** Opening GIVEN PASSAGE block **

First prize winners. Right to left: Ohad Yaniv, Eyal Kellner, Yaron Arbel, Alon Gilad, Idan Shenfeld, Ravit Abel and Prof. Ezri Tarazi

The Defi team, established by Technion students, won first prize and $10,000 in the BizTEC 2021 entrepreneurship competition, which took place in Tel Aviv. The prize was awarded to the team members for the development of a compact portable defibrillator, which is inexpensive and easy to use.

Sudden Cardiac Arrest is caused when the heart’s electrical system malfunctions. The heart stops beating properly, and its pumping function is “arrested,” or stopped. Automated External Defibrillators (AED) are ambulatory devices designed to automatically analyze the patient’ s heart rhythm and, if it is found to be in need for fibrillation, deliver the electric pulse (or “shock”) to the heart in order to restore the normal heart rhythm. These devices are typically housed in a briefcase container, mounted to wall on offices and public places. Hand carried AED’s are expensive, and their size and shape impede portability. The product on which the Defi team members are working is a cost-effective, accessible alternative to the traditional defibrillator that would significantly decrease its size and price and making AEDs more abundant in society.

The members of the team are Ravit Abel, graduate of the Wolfson Faculty of Chemical Engineering, Idan Shenfeld, a graduate of the Henry and Marilyn Taub Faculty of Computer Engineering in the Rothschild-Technion Program for Excellence, and Alon Gilad, a mechanical engineer studying for his master’s degree in the Faculty of Biomedical Engineering. The team was accompanied throughout the accelerator process by Ichilov Hospital’s Chief Information Officer, Eyal Kellner, and the Director of Ichilov’s Cardiovascular Research Center, Professor Yaron Arbel. Several months ago, the team took first place in the iTrek competition, which was held at the Technion and at the Joan and Irwin Jacobs Technion-Cornell Institute at Cornell Tech.

Today, the BizTEC Entrepreneurship Program is part of t-Hub, the Technion Entrepreneurship and Innovation Center, headed by Professor Ezri Tarazi, under the leadership of Ohad Yaniv, who heads the BizTEC accelerator program and startup programs.

The BizTEC program was founded in 2004 to cultivate novice entrepreneurs seeking to develop deep technologies that require interdisciplinary collaboration and in-depth knowledge infrastructure. It provides participating teams with close professional guidance by mentors from academia and industry. In the 17 years of the program’s existence, its graduates have founded dozens of active companies that have collectively raised more than $1 billion, including Breezometer, Augmedics, Windward, Houseparty, and Presenso. This year, around 100 teams applied for the program, and of them, 37 were accepted. Eleven teams made it through to the finals and presented their developments to the audience.

** Closing GIVEN PASSAGE block **
** Opening RECORD SET block **

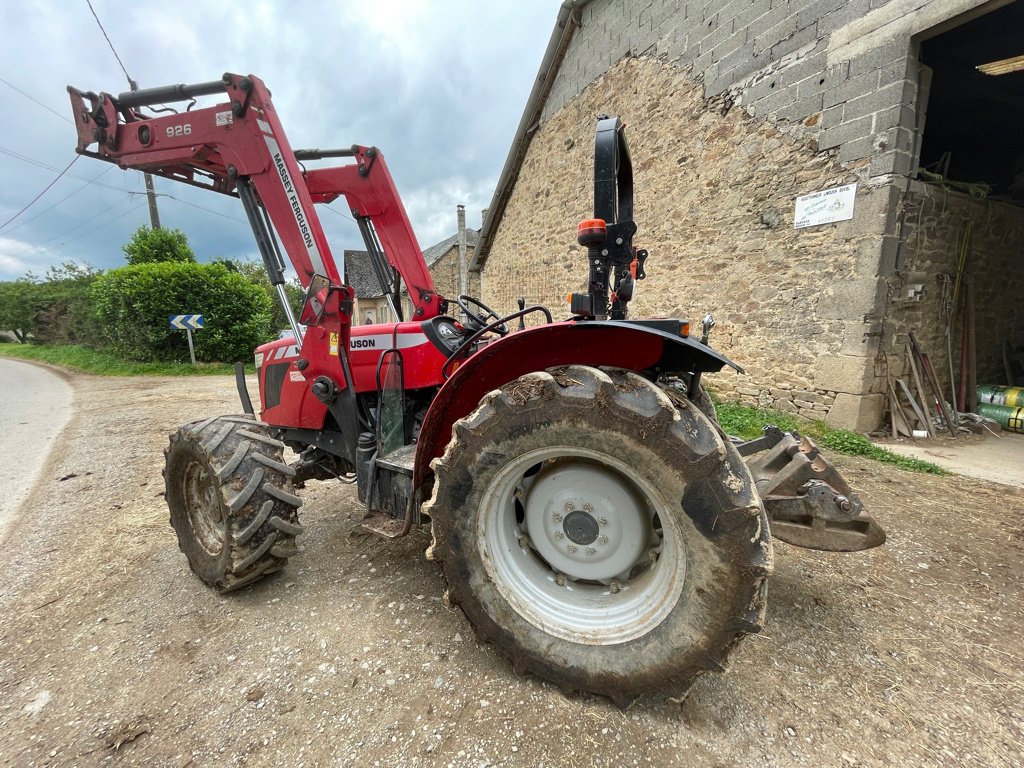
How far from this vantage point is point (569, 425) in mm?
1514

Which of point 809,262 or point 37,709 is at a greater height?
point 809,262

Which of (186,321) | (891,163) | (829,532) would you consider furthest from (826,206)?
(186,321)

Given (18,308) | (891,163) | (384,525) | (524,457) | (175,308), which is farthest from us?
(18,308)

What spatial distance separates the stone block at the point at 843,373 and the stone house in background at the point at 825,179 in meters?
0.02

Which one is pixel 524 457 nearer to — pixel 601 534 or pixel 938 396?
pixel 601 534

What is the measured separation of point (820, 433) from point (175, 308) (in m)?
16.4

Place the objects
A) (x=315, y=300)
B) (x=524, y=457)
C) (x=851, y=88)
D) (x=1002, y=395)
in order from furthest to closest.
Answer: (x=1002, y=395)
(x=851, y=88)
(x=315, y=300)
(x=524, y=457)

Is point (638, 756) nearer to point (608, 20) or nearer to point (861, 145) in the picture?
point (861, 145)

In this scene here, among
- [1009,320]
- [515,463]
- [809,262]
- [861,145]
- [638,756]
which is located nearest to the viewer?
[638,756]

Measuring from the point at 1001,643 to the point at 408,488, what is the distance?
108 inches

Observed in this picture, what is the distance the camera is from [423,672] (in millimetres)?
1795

** Closing RECORD SET block **
** Opening RECORD SET block **

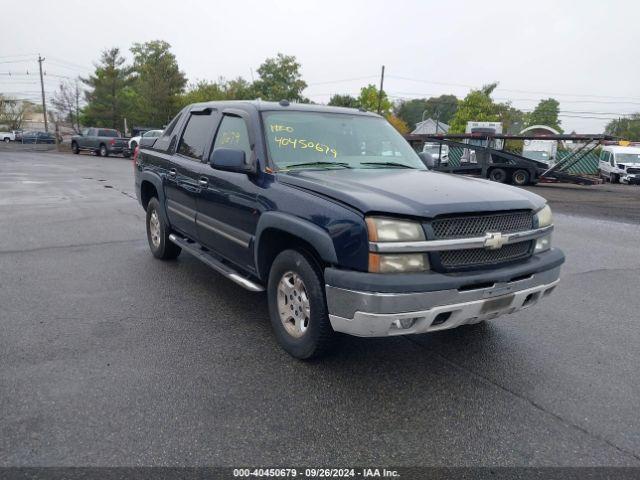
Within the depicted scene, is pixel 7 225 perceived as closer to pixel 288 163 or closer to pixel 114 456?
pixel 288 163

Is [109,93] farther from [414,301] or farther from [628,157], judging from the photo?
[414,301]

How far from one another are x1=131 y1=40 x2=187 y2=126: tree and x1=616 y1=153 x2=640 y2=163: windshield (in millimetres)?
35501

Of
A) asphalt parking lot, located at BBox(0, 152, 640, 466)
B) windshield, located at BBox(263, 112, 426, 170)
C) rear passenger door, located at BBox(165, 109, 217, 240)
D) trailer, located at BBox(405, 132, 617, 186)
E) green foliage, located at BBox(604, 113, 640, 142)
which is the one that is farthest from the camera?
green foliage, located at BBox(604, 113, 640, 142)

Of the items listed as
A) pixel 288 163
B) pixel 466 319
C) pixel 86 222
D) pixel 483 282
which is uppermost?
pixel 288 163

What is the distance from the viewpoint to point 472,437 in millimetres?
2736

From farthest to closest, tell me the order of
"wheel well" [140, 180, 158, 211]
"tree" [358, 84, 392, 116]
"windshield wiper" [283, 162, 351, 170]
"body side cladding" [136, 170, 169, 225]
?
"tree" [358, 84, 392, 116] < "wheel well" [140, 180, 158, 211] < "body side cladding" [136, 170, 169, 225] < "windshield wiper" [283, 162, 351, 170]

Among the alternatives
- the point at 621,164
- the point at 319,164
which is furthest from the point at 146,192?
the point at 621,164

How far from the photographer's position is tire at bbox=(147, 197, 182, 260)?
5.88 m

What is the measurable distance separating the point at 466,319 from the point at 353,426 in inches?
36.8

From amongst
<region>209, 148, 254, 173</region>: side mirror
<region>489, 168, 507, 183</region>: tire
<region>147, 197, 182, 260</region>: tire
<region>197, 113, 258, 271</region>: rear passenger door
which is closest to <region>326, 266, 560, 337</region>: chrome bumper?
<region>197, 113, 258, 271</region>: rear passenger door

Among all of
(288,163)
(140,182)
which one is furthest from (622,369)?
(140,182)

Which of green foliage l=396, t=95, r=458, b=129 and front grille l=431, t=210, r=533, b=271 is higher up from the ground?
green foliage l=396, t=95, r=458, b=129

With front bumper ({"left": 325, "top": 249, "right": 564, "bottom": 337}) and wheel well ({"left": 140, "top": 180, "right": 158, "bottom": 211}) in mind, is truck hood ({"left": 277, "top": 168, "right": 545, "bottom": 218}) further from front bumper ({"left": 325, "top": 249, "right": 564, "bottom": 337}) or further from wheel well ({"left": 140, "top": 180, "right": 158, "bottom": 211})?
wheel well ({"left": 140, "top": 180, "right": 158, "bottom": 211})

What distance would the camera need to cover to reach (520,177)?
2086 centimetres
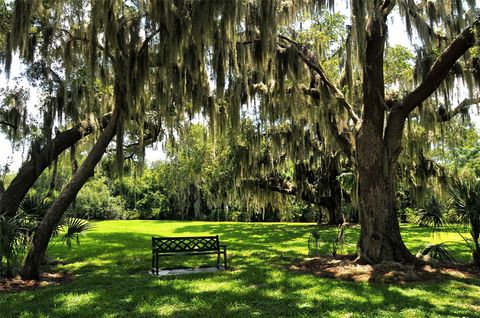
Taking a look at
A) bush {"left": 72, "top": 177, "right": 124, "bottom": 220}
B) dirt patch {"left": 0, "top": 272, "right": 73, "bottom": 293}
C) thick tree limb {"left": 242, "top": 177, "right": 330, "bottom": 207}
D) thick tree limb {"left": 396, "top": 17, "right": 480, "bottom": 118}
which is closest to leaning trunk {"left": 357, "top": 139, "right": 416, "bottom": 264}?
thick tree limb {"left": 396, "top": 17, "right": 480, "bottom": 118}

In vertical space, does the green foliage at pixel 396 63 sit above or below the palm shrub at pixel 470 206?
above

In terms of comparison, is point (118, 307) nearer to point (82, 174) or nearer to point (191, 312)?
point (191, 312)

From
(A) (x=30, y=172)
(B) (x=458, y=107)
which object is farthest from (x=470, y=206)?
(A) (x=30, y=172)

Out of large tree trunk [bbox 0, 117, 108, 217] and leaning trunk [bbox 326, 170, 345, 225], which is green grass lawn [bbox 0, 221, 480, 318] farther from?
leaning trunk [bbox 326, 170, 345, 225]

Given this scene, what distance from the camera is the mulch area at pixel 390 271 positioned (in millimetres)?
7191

** Closing RECORD SET block **

* [WHAT IS BEING ASKED] Set down, word for word, the part of the BizTEC article starting at "First prize winners." and ending at "easy to use.".

* [FINISHED EXERCISE]
First prize winners. Right to left: Ohad Yaniv, Eyal Kellner, Yaron Arbel, Alon Gilad, Idan Shenfeld, Ravit Abel and Prof. Ezri Tarazi

The Defi team, established by Technion students, won first prize and $10,000 in the BizTEC 2021 entrepreneurship competition, which took place in Tel Aviv. The prize was awarded to the team members for the development of a compact portable defibrillator, which is inexpensive and easy to use.